▶ _Task brief_
Reproduce each of the following entries verbatim, without any alteration.

Entries from a spatial question set
————

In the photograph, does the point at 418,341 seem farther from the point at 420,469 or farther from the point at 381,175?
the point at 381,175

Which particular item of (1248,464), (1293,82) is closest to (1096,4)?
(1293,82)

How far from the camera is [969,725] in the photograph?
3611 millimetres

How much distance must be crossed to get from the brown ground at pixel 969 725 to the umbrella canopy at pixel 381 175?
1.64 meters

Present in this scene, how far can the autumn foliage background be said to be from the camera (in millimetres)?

————

▶ _Written reply_
In the photograph, does the point at 418,341 seem farther from the point at 420,469 or farther from the point at 381,175?
the point at 381,175

Which particular item of (1248,464), (1293,82) is closest to (1096,4)?
(1293,82)

How far from the camera is [969,725] in the photograph?
3611 millimetres

How much distance must be crossed to get from the brown ground at pixel 969 725 to the umbrella canopy at pixel 381 175?
1.64 meters

Present in this scene, how far can the autumn foliage background be said to be from the camera (in millimetres)?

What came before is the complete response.